Section 1.4 Infinitely Small and Large Quantities

So far we have dealt with exceedingly small and exceedingly large quantities. But they were finite nevertheless. We could think of numbers even larger or smaller than the largest or smallest we dealt with and pretend that they measure something.

In answering Exercise 1.1.2 (“How far away is 1?”), you found that the distance from the x-axis to 1 was more than $10^{30}$ times the distance on your screen from the x-axis to $6\cdot 10^{-64}$, or about 1 billion trillion billion trips across the visible universe. This is an impossibly large physical distance. But we can imagine it, and talk about it. Here is a wonderful YouTube video that addresses this very issue of unimaginably large and small numbers in the human experience.

In another module we will find situations where we need to talk about rates of change over intervals of a quantity’s measure that are “infinitely small”, or about accumulations of change over a number of intervals, where the number becomes “infinitely large”. The phrases “infinitely small” and “infinitely large” have been controversial in the history of mathematics. We will not ask you to address that controversy. Instead, we will ask you to form a personal image that will, in practice, serve the purpose that is intended by appealing to “infinitely small” and “infinitely large” quantities.
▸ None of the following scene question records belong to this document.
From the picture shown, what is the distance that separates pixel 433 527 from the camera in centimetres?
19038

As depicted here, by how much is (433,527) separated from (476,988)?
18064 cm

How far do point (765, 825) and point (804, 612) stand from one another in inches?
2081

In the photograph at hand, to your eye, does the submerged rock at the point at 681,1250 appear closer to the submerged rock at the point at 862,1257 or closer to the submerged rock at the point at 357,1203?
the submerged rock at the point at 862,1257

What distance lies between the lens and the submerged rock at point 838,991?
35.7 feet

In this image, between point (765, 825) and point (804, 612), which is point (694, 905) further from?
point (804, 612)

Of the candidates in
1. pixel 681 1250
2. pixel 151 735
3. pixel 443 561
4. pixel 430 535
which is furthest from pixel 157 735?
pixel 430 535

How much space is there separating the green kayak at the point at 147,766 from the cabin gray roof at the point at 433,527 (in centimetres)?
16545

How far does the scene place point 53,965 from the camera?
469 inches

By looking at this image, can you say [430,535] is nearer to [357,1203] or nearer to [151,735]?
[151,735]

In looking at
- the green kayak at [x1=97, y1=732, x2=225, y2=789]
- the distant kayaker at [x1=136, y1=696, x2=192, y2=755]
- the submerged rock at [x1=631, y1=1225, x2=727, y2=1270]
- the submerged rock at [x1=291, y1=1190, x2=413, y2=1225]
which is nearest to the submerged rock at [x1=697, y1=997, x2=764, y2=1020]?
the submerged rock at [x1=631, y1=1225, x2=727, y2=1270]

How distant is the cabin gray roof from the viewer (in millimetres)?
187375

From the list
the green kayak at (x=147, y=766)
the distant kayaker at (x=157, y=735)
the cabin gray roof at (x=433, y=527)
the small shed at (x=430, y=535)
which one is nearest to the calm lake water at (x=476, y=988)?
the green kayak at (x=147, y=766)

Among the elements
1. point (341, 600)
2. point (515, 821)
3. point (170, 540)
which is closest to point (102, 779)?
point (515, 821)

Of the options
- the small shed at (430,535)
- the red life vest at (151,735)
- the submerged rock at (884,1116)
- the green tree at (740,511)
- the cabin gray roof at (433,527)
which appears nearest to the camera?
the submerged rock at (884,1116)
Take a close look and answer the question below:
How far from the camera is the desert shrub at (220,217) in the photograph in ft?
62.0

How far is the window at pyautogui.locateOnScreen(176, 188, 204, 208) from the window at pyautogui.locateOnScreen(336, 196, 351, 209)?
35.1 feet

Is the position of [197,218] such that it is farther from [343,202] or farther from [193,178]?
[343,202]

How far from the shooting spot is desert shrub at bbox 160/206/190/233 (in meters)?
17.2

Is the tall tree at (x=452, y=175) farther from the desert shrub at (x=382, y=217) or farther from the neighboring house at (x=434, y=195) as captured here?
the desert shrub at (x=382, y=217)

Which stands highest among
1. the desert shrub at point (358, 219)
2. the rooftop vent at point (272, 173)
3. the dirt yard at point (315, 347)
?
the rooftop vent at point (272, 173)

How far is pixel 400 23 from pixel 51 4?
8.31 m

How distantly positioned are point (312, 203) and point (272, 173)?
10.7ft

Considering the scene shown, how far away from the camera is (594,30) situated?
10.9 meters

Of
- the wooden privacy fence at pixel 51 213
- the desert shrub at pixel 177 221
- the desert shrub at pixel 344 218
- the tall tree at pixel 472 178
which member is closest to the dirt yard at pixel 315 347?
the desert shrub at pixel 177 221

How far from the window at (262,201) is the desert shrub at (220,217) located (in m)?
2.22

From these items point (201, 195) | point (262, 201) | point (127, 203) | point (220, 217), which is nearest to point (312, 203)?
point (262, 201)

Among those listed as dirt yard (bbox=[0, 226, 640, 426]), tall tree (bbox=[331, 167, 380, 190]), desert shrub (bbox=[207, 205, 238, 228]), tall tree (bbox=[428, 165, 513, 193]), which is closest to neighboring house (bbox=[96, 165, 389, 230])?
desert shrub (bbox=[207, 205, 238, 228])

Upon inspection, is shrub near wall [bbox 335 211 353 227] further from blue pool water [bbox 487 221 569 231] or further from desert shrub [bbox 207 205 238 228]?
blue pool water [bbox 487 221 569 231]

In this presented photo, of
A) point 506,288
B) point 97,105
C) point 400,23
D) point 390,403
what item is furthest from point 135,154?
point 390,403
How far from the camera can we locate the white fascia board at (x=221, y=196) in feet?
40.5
We will speak about intervals that are small enough so that, were they any smaller, it would make no essential difference relative to the problem being addressed.

If you must have a definite length to consider as “infinitely small”, then think of the Planck Length. The Planck Length is the smallest length that, theoretically, can be measured. It is approximately $1.6 \cdot 10^{-35}$ meters. For practical purposes, you can think of the Planck Length on a number line in place of the phrase “infinitely small”. You can also think of $6.5 \cdot 10^{34}$ meters, the reciprocal of the Planck Length, in place of “infinitely large”.